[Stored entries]
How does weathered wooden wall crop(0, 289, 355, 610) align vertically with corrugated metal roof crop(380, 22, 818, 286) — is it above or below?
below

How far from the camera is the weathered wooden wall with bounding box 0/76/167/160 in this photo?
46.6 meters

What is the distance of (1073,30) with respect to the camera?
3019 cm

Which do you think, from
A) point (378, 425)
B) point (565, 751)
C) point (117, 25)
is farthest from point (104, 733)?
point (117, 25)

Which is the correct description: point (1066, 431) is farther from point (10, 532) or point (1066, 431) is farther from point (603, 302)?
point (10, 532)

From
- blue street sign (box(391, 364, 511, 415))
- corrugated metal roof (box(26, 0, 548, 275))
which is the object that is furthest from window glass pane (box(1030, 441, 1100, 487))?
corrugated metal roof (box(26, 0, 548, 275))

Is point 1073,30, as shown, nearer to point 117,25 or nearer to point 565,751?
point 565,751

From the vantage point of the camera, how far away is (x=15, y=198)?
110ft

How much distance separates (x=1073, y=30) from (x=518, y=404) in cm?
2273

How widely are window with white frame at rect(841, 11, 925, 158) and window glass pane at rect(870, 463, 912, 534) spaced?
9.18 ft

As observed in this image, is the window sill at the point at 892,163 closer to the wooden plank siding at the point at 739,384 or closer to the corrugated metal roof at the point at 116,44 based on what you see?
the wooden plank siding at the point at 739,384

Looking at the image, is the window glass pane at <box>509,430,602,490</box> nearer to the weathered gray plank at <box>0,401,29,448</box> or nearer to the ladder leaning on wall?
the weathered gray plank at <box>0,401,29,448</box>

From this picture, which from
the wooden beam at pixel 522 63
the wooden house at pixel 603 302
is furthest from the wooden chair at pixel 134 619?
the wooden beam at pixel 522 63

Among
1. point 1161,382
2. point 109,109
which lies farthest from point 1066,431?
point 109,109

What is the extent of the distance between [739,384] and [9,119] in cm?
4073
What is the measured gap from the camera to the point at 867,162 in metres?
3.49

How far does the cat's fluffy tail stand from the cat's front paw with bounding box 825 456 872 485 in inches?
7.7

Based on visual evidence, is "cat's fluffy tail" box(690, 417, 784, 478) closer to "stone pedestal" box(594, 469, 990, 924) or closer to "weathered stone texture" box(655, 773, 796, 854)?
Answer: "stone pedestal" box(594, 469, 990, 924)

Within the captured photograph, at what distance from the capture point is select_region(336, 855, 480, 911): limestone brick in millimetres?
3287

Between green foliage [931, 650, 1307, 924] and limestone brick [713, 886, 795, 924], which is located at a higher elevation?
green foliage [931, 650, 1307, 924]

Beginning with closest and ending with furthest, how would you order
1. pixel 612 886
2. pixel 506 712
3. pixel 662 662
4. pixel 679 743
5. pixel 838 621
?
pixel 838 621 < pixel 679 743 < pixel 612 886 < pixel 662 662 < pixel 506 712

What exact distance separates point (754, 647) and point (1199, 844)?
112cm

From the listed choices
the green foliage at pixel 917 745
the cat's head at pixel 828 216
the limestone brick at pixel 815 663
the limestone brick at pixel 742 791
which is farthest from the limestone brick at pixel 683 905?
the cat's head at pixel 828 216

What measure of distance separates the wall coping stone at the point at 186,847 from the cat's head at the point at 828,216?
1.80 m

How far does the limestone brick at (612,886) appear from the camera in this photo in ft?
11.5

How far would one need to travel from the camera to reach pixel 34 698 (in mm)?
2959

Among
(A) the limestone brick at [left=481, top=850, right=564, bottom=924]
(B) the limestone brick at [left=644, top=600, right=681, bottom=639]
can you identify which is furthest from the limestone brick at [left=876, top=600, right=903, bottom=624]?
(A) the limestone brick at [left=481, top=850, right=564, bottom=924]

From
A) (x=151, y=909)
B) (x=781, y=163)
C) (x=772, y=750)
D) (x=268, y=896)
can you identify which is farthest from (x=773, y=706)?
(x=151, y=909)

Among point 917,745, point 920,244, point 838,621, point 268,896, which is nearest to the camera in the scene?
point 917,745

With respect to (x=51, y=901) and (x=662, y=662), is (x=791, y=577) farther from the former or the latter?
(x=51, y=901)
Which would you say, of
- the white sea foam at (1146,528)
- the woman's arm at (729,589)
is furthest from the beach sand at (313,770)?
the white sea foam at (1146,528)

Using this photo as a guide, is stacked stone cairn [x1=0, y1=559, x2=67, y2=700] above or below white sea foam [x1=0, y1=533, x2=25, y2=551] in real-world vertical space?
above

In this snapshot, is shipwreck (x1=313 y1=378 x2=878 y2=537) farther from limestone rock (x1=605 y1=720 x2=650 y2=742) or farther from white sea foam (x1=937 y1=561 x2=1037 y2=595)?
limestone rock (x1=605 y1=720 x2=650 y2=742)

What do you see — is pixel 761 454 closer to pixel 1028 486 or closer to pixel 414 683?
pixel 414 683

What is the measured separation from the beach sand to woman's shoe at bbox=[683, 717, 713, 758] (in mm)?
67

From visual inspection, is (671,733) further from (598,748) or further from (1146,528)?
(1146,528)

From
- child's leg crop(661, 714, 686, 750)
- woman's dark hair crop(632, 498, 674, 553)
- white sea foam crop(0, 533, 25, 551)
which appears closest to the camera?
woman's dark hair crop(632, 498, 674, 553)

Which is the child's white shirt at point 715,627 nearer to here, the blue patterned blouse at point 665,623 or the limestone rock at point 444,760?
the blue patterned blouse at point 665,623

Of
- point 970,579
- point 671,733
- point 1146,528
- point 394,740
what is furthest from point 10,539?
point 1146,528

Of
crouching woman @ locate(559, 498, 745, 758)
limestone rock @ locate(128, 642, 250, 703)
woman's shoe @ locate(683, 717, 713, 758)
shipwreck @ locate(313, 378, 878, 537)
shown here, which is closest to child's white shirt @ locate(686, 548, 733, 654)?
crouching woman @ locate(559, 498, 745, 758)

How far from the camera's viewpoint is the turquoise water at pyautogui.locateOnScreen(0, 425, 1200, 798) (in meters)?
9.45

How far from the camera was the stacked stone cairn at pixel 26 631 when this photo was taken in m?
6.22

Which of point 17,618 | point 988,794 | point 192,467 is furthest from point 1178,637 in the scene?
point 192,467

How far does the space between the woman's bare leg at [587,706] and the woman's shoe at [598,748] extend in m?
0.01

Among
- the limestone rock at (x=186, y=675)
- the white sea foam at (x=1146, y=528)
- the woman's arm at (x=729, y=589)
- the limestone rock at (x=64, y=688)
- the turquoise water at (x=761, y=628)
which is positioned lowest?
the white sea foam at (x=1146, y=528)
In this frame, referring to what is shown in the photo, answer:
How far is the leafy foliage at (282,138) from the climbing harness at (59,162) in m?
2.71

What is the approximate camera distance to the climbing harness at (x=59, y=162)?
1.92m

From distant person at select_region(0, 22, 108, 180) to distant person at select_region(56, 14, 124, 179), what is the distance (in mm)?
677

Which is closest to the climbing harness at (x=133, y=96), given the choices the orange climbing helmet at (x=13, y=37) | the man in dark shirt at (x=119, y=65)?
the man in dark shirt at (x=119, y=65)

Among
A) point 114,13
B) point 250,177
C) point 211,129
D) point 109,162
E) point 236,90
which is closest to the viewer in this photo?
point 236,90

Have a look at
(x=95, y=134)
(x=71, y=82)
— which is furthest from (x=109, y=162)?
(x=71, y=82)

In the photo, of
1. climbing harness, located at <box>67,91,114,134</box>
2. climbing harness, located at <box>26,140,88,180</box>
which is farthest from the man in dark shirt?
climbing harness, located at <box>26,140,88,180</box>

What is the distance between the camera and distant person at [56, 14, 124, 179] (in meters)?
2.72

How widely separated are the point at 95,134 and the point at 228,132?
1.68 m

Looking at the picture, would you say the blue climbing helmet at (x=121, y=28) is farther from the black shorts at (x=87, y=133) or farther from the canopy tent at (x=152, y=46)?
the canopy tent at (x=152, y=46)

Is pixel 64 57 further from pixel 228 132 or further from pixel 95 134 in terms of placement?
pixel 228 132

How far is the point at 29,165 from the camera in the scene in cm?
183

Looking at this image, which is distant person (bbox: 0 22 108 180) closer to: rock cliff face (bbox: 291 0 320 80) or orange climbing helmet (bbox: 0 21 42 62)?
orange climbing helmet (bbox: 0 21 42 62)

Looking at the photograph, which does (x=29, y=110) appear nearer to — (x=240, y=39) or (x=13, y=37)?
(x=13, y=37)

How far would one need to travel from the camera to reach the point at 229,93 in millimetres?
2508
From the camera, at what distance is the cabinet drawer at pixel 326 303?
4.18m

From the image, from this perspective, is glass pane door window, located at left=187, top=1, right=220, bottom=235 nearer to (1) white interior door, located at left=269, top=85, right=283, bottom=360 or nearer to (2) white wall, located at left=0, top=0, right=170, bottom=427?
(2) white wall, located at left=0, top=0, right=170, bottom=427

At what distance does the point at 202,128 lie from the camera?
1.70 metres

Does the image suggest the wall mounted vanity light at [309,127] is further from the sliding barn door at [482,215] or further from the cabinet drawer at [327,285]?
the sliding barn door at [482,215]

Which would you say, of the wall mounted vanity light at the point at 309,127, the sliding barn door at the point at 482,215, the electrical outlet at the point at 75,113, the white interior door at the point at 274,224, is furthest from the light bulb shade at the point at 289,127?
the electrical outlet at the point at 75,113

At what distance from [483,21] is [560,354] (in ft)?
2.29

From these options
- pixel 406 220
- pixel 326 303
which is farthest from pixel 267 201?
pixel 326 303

## Short exercise
Transcribe word for word the lines from the one holding "At what distance does" to the last line of the listing above, inclusive.

## Task solution
At what distance does the point at 202,128 lie from the camera?
1.70 metres

Does the image suggest the wall mounted vanity light at [309,127] is further from the sliding barn door at [482,215] or further from the cabinet drawer at [327,285]?
the sliding barn door at [482,215]

Which would you say, of the wall mounted vanity light at the point at 309,127, the sliding barn door at the point at 482,215, the electrical outlet at the point at 75,113, the white interior door at the point at 274,224, is furthest from the light bulb shade at the point at 289,127?
the electrical outlet at the point at 75,113

At what distance from [483,21] is [560,354] (in ft)?
2.29

From these options
- pixel 406 220
- pixel 326 303
which is farthest from pixel 267 201?
pixel 326 303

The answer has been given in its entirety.